Neural Network Architecture
The architecture of a neural network consists of a complete mathematical description of the series of transformations that data undergoes as it passes through the neural network. The architecture determines what a model is able to learn or represent, and it therefore has a direct impact on the resulting accuracy of a model trained on any specific dataset. Unfortunately, it is (currently) impossible to describe what any particular architecture can learn or to precisely determine the representational needs of most datasets (especially image- or text-based datasets). Consequently, the process of finding an appropriate architecture ultimately requires experimentation.
The literature is full of strategies for finding or designing a suitable neural network architecture for any given dataset—broadly called Neural Architecture Search (NAS). These strategies are varyingly complex, varyingly parallelizable, varyingly hardware or time intensive, and varyingly successful. In this section, we aim to provide a strategy that anyone can follow and, with some luck, find a sufficiently good architecture that can be trained and become a suitable model.
A Simple Architecture Search Strategy
The following is a practitioner's guide to finding a suitable architecture. Before beginning, you should have a good idea of what suitable means for your application. Generally, suitable means satisfying some constraints: What is the minimum accuracy required to be useful? Or, how fast does the model need to be on my hardware? Each experiment (training run) you do with an architecture will provide you with data points that inform your future experiments. Conveniently, Chariot will track all your training runs so you can come back at any time to runs you have already completed to review or compare.
Step 1: Just pick an architecture to start.
Pick a starting architecture, and try training the model.
Chariot provides good defaults for a first choice of models.
For classification tasks, the default choice is ResNet18, which is the smallest model in the ResNet Family.
It is generally recommended to start small as the training will be faster and will allow you to get your first data point(s) quicker.
Step 2: Evaluate the results.
At each step, it is important to evaluate the suitability of the model and use that information to guide further iterations.
Training run metrics are computed and stored periodically during the run—users can specify the frequency at which these metrics are produced.
Metrics are available live during the run (for monitoring) on the Training Run > Metrics page.
After a successful training run and evaluation of the model, you will most likely be in one of the following scenarios (determine which, and follow the recommendation).
Scenario 1: Suitable
In this scenario, the model meets or exceeds all your suitability requirements.
You can stop here and just take the model you have now trained.
Or, you could try to find a better model.
If better means faster, you could experiment with architectures whose relative inference time is lower than this model—generally, either smaller models in the same family or trying another family of models.

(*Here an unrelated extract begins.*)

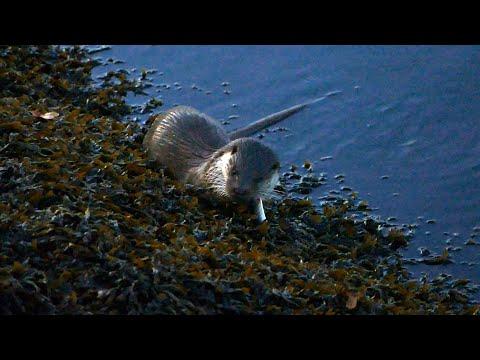 Graban a una londra pescando e comendo no río Lérez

If better means more accurate, you could try training the model longer, adding data (and training longer), or training a larger model.

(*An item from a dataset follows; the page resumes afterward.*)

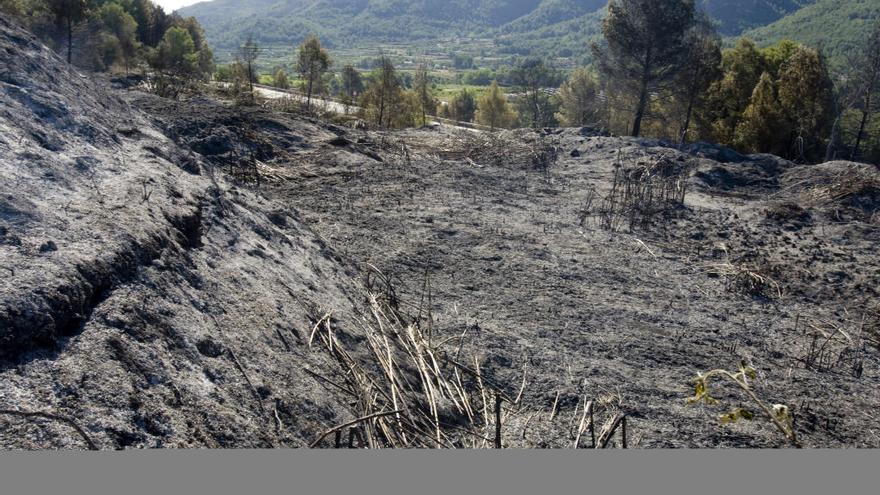 El incendio de Aielo arrasa 5 hectáreas de pinar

If you choose to train a larger model, try to stay in the same family and incrementally increase the size/depth of the model,
e.g., substitute a ResNet34 model for a ResNet18 model (instead of jumping from ResNet18 all the way to a ResNet152 model).
Then, train and reevaluate.
Scenario 2: Underfit
In this case, your model failed to learn at all, or it simply didn't learn enough (the accuracy is too low). There are several options to consider, any of which may produce a better model. Retry the training with the same architecture but different optimizer settings.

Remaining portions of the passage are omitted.